The problem for Pujol isn't as much about what we're losing as what's replacing it. "It's not doomsday for human communication, but it's such a void," he says. "The infrastructure is moving faster than the social understanding of how to apply it." So suddenly Google and Apple and Facebook are dictating human discourse, because they control the rapidly moving infrastructure. "It's very easily hijacked," Pujol says. "And I think it's hijacked by people trying to make money."

Again, that's not doomsday. He points out that it is, in fact, how a capitalistic society is designed. But if we're going to let companies define our relationships (and what clothes we wear and what food we eat, etc.), we should at least talk to each other about that. And now we're back at the beginning. How should we talk about how we're going to talk to each other?

Stuff about the actual music is on the next page. Music still works, I think. Pujol has a new record out on Saddle Creek called Kludge, and on it he says plenty. He's a rapid thinker and a talented writer -- in conversation he expresses ideas in knotty paragraphs. But he recognizes the tremendous power of a guitar tone or a melodic shift to fill in all those adverbs and clauses for him, and his lyrics are a small, careful selection of mostly simple words.
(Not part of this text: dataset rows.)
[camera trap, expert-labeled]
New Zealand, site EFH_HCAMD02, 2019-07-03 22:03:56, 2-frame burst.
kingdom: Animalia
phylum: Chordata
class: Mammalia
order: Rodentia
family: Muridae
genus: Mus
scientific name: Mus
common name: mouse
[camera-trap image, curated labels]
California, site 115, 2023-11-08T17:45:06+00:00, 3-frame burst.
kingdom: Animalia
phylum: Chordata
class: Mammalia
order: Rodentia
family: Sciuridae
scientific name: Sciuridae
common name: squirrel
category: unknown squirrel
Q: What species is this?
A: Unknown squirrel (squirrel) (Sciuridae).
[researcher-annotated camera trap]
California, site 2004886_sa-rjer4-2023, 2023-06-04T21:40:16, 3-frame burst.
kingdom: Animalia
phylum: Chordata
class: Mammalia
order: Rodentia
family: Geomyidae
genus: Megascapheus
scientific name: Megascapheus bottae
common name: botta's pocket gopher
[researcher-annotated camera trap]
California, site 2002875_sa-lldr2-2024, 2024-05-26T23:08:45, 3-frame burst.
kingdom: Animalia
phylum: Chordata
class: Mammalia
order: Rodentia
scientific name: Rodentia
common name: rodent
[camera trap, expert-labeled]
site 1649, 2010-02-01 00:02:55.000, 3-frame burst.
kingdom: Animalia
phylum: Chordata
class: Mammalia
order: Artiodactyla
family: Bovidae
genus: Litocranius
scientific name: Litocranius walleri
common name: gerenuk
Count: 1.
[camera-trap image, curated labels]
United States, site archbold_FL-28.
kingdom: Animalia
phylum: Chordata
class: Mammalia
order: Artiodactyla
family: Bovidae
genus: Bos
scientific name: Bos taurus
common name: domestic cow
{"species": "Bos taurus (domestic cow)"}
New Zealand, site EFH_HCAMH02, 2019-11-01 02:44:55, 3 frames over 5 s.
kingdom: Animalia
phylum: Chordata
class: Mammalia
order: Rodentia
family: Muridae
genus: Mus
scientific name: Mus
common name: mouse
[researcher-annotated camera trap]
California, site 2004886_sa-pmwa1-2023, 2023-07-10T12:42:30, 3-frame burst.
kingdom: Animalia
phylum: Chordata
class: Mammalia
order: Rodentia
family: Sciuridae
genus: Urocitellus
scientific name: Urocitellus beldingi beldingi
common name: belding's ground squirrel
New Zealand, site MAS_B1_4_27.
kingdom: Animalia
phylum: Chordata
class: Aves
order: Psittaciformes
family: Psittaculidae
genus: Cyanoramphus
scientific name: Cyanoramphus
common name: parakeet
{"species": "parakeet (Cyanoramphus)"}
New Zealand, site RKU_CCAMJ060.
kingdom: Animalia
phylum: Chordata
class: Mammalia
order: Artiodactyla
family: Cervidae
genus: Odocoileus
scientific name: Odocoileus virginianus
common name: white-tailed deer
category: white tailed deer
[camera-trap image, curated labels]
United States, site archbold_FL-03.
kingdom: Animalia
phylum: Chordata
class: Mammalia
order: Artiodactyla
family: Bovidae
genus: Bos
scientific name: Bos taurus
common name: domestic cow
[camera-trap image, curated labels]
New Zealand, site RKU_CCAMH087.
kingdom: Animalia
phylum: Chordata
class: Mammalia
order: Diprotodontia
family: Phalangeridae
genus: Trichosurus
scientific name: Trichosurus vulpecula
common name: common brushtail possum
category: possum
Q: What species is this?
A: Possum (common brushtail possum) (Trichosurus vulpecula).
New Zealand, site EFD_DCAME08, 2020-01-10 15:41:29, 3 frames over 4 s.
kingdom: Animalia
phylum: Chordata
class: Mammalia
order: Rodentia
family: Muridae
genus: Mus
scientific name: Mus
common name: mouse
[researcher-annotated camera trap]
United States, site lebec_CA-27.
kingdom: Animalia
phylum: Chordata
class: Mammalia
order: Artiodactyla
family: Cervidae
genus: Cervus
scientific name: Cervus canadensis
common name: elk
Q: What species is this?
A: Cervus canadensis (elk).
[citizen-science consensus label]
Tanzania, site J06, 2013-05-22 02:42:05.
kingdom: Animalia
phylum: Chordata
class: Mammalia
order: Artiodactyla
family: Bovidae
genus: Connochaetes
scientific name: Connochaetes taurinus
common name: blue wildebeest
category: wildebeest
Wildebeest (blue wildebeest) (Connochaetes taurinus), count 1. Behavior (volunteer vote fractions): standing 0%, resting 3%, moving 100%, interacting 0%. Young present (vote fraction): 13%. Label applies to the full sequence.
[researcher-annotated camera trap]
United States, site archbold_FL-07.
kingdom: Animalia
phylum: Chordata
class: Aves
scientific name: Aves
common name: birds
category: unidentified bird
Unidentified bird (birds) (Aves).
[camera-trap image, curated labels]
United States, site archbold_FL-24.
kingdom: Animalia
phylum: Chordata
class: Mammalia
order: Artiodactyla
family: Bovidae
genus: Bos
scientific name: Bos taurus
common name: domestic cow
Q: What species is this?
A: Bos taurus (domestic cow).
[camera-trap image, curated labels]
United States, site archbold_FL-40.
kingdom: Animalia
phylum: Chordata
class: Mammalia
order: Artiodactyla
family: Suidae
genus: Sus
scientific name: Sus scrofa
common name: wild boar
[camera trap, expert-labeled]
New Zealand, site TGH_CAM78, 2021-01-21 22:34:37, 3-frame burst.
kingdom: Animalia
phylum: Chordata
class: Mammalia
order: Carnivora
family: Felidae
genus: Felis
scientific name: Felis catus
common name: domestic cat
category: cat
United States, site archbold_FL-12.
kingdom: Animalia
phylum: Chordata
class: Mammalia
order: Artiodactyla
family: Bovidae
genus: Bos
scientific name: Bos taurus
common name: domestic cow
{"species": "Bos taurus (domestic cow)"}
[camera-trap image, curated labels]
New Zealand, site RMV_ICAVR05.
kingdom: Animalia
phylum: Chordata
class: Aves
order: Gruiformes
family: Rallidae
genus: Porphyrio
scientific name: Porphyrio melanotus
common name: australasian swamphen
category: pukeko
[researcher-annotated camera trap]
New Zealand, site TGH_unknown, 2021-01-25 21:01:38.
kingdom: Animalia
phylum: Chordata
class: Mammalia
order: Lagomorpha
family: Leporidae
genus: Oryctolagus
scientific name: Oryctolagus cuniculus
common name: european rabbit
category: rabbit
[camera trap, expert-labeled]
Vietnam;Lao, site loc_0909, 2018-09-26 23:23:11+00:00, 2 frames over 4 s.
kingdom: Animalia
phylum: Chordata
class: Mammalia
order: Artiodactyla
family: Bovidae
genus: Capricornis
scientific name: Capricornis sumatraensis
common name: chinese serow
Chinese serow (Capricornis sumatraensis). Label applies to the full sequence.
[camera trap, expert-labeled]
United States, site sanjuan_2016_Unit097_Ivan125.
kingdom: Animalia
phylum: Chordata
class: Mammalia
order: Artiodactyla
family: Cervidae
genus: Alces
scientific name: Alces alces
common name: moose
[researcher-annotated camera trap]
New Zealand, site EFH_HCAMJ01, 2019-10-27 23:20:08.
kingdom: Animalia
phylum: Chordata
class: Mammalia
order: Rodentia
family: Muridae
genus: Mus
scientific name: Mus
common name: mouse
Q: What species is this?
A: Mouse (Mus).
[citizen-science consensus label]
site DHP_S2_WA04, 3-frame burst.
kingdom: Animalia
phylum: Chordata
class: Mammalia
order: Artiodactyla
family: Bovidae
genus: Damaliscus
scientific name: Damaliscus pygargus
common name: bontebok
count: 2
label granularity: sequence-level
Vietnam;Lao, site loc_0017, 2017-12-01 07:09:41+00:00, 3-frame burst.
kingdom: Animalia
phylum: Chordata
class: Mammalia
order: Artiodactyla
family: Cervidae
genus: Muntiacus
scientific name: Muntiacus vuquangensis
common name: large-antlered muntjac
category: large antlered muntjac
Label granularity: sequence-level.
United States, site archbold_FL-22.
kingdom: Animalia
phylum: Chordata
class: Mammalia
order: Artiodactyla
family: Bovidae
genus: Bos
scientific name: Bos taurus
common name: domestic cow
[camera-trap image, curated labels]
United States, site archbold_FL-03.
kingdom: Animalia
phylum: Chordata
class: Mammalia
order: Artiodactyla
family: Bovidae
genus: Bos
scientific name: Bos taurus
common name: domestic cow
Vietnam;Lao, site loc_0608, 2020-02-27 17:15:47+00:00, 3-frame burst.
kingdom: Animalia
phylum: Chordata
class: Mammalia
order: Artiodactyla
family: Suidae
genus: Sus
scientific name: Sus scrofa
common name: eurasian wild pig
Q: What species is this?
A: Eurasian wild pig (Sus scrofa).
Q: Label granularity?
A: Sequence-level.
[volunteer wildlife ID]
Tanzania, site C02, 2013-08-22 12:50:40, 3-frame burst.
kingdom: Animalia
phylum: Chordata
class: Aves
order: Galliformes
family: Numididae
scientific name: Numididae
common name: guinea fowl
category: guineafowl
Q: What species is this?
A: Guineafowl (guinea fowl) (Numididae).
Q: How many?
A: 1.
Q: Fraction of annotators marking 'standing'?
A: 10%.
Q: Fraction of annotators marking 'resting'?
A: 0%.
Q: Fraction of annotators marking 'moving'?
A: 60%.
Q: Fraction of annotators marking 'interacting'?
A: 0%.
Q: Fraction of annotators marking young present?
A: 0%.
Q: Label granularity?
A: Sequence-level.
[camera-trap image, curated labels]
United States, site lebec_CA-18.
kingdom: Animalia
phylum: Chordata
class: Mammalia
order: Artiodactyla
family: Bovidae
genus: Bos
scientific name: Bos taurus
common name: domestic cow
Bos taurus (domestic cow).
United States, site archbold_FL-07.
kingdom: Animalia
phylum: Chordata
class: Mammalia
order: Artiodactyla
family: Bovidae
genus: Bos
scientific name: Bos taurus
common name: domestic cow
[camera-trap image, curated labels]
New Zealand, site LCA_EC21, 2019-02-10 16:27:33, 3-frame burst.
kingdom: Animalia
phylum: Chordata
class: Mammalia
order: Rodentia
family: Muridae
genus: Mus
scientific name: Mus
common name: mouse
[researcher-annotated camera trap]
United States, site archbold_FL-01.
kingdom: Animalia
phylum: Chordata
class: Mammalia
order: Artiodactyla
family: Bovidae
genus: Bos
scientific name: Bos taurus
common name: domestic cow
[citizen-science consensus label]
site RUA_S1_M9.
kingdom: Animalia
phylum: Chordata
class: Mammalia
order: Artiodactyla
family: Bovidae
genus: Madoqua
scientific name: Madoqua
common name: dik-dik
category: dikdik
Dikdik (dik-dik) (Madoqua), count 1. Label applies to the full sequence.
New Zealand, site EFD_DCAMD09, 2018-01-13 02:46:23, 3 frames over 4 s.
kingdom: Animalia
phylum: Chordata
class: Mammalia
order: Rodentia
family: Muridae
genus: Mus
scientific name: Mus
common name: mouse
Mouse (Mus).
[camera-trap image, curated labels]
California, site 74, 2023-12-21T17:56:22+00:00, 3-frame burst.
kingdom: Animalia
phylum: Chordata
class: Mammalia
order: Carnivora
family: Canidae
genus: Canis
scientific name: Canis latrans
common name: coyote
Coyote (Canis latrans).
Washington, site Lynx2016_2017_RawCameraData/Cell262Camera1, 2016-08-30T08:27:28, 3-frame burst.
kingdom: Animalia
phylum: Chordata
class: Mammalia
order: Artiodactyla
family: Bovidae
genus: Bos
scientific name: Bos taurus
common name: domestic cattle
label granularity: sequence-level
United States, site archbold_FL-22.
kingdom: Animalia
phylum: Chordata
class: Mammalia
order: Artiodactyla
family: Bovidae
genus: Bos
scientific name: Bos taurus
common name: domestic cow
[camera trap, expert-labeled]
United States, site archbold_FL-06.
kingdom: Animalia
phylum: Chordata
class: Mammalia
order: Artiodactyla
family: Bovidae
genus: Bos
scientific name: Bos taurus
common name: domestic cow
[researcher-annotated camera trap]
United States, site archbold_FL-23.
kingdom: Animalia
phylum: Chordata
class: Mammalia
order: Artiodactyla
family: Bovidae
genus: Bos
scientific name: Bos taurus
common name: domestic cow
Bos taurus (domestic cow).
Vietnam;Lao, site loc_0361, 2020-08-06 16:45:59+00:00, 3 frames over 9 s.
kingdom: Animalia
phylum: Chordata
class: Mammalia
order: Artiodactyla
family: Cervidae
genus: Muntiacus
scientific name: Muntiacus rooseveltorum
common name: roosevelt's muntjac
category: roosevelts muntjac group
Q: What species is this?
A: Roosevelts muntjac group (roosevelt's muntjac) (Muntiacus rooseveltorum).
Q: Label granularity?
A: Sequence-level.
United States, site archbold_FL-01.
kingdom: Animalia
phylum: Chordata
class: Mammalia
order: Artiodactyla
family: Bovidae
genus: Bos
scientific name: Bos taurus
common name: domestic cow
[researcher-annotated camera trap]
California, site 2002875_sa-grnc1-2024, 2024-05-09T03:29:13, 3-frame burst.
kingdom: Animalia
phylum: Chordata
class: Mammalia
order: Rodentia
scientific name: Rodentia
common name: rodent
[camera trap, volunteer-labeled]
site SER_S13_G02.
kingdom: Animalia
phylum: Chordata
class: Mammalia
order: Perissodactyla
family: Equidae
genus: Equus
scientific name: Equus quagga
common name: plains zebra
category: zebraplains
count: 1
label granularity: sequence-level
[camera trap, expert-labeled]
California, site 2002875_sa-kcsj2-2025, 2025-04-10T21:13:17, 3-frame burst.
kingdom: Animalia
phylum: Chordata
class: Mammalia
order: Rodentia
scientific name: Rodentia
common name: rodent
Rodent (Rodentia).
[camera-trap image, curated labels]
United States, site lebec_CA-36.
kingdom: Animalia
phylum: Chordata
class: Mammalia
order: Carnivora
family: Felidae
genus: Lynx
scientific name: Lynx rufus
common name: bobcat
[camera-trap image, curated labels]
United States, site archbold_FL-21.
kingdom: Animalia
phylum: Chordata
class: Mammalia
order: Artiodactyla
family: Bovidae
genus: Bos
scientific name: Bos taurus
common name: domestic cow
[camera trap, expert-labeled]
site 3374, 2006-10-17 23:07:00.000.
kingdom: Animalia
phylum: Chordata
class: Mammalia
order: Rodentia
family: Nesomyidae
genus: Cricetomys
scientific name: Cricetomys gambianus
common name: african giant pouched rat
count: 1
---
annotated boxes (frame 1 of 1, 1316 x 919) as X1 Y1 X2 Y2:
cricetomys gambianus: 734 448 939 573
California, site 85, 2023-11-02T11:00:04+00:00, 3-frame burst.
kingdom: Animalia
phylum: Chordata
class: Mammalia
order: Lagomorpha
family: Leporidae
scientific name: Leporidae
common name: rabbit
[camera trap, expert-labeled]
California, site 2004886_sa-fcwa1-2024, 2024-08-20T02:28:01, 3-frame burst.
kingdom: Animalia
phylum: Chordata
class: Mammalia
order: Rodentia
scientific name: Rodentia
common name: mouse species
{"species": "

You can read them all on the band's website.

"Everybody's talking angst 'bout how to get their kicks/I think that stuff's just made up to sell leather jackets," he sings on "Spooky Scary," a song about spending boring nights at home with loved ones. That's the dream -- it really is. "I just want to make enough bread/To get to lay in bed/And watch Dr. Who with you and the bunnies," he sings.

But at least for now, he's not doing that. He's writing songs about the quiet defeats and unglamorous lessons that come with figuring out who you are. They resonate, clear and huge, in my chest.

He recorded Kludge in a nonprofit suicide prevention and community center in a strip mall in Mt. Juliet, Tennessee. The owners of the building are friends. "They wanted us to be there, and we wanted to be there," he says. Pujol rented the space from 5 p.m. to 6 a.m. on a month-to-month basis, setting up a studio with drummer and engineer Doni Shroader every night they could and taking it down in the morning. "I only wanted to involve people that I knew well on this project," he says. "Which goes back to the relationship thing."

And now he's touring with the same band he recorded with. They just finished playing the West Coast for the first time, and tonight will be their Denver debut. Go to the show at the Larimer Lounge and communicate with Pujol.